*** Data provided
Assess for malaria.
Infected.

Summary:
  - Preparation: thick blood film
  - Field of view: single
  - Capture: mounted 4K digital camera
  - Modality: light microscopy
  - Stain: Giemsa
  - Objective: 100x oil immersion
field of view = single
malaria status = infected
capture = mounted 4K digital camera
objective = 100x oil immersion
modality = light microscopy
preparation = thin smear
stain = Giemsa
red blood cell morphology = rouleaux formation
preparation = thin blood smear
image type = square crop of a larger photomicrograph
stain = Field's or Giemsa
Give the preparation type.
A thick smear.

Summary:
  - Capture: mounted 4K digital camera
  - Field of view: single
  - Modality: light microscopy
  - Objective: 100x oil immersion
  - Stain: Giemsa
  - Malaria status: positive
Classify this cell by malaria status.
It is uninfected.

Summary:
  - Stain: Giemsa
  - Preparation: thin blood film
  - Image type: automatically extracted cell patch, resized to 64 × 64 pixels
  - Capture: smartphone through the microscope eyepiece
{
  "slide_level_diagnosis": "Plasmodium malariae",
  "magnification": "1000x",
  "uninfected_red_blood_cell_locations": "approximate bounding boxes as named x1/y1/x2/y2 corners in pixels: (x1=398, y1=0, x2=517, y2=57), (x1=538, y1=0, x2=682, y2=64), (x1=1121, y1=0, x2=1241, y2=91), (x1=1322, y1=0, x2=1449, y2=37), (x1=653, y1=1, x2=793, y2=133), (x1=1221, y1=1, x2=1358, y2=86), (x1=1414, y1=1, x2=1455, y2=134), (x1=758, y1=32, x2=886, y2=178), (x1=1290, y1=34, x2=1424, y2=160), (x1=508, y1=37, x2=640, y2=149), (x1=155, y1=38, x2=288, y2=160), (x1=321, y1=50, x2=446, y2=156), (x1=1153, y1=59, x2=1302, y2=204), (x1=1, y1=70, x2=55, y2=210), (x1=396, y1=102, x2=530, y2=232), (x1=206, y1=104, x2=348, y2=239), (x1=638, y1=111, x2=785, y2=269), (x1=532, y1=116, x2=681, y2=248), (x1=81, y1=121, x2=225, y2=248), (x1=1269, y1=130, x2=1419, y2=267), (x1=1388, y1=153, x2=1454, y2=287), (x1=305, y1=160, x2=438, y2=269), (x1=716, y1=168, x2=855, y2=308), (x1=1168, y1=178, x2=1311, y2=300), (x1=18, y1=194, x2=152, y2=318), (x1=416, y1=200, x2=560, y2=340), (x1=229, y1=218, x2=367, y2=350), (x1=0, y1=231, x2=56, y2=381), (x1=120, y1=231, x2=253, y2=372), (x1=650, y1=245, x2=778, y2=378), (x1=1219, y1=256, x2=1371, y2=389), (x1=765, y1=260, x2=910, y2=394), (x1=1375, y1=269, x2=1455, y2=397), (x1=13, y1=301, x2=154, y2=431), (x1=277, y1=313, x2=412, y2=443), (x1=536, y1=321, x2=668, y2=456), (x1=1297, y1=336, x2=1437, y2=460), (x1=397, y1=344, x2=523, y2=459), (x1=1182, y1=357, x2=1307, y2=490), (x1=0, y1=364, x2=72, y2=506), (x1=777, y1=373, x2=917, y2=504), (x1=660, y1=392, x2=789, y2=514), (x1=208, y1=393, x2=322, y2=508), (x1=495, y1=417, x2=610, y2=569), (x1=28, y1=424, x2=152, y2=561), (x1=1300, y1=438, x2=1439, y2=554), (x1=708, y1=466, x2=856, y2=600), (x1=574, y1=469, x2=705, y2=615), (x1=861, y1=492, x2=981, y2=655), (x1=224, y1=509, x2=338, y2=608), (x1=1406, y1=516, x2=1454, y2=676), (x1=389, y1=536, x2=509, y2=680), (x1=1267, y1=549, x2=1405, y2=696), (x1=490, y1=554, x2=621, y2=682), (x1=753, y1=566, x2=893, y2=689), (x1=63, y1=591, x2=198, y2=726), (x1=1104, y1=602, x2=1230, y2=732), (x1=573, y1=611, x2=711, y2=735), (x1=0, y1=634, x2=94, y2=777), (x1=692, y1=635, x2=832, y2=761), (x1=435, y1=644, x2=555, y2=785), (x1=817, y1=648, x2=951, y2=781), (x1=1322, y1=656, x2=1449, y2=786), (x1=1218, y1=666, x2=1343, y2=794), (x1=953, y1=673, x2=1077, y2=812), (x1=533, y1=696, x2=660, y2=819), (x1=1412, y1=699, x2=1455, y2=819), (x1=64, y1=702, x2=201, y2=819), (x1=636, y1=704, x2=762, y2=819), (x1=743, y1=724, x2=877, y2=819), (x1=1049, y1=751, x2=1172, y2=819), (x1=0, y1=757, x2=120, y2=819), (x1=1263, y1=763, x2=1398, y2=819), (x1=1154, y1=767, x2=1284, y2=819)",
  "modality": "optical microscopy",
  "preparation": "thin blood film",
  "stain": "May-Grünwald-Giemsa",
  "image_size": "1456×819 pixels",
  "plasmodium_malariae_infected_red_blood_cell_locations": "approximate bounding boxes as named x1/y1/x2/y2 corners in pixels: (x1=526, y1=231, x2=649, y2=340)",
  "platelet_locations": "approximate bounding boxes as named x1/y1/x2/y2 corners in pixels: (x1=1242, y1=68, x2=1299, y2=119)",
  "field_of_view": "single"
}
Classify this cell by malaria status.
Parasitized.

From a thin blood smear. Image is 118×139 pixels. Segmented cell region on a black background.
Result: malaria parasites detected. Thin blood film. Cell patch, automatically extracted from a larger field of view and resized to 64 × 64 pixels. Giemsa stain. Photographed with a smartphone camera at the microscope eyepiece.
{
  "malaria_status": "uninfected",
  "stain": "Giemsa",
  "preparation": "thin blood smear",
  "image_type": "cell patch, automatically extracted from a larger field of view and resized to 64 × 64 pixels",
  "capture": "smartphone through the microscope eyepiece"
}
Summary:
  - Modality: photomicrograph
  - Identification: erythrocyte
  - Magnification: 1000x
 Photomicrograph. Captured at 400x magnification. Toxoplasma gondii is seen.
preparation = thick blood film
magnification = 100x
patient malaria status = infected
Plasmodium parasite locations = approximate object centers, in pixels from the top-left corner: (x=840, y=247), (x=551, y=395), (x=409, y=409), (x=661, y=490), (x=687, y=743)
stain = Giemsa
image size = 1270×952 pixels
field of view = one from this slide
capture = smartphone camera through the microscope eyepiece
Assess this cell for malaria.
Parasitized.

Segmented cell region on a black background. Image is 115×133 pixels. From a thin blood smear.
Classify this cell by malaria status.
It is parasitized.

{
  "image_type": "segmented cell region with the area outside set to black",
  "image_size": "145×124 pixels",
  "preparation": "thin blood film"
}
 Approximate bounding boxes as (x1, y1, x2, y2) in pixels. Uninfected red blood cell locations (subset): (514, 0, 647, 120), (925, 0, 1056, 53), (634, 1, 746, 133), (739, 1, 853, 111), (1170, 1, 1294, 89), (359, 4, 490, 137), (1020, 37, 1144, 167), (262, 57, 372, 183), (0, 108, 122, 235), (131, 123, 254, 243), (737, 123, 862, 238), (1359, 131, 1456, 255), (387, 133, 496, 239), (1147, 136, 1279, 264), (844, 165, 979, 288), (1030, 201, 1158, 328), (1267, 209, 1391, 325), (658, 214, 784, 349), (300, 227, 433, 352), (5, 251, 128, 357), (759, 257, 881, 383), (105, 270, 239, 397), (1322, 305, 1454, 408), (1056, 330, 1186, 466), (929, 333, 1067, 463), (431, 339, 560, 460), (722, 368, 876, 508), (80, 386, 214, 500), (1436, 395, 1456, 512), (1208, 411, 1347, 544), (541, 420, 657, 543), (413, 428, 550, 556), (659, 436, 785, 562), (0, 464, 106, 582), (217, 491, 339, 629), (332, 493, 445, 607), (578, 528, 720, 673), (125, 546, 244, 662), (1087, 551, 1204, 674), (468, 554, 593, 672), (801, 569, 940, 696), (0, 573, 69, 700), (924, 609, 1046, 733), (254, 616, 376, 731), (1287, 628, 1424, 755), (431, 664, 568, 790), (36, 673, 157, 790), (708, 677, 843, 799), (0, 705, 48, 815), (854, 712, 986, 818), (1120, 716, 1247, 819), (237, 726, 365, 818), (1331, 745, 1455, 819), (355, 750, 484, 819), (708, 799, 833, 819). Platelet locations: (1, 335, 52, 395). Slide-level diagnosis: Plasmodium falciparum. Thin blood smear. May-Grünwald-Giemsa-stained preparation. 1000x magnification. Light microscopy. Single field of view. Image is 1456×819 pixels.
******
▶ **What you will do**
Search the data above for the word "smear" and show every line that has it.

▶ **Answer to this exercise**
preparation = thin smear
preparation = thin blood smear
A thick smear.
From a thin blood smear. Image is 118×139 pixels. Segmented cell region on a black background.
  "preparation": "thin blood smear",
Segmented cell region on a black background. Image is 115×133 pixels. From a thin blood smear.
 Approximate bounding boxes as (x1, y1, x2, y2) in pixels. Uninfected red blood cell locations (subset): (514, 0, 647, 120), (925, 0, 1056, 53), (634, 1, 746, 133), (739, 1, 853, 111), (1170, 1, 1294, 89), (359, 4, 490, 137), (1020, 37, 1144, 167), (262, 57, 372, 183), (0, 108, 122, 235), (131, 123, 254, 243), (737, 123, 862, 238), (1359, 131, 1456, 255), (387, 133, 496, 239), (1147, 136, 1279, 264), (844, 165, 979, 288), (1030, 201, 1158, 328), (1267, 209, 1391, 325), (658, 214, 784, 349), (300, 227, 433, 352), (5, 251, 128, 357), (759, 257, 881, 383), (105, 270, 239, 397), (1322, 305, 1454, 408), (1056, 330, 1186, 466), (929, 333, 1067, 463), (431, 339, 560, 460), (722, 368, 876, 508), (80, 386, 214, 500), (1436, 395, 1456, 512), (1208, 411, 1347, 544), (541, 420, 657, 543), (413, 428, 550, 556), (659, 436, 785, 562), (0, 464, 106, 582), (217, 491, 339, 629), (332, 493, 445, 607), (578, 528, 720, 673), (125, 546, 244, 662), (1087, 551, 1204, 674), (468, 554, 593, 672), (801, 569, 940, 696), (0, 573, 69, 700), (924, 609, 1046, 733), (254, 616, 376, 731), (1287, 628, 1424, 755), (431, 664, 568, 790), (36, 673, 157, 790), (708, 677, 843, 799), (0, 705, 48, 815), (854, 712, 986, 818), (1120, 716, 1247, 819), (237, 726, 365, 818), (1331, 745, 1455, 819), (355, 750, 484, 819), (708, 799, 833, 819). Platelet locations: (1, 335, 52, 395). Slide-level diagnosis: Plasmodium falciparum. Thin blood smear. May-Grünwald-Giemsa-stained preparation. 1000x magnification. Light microscopy. Single field of view. Image is 1456×819 pixels.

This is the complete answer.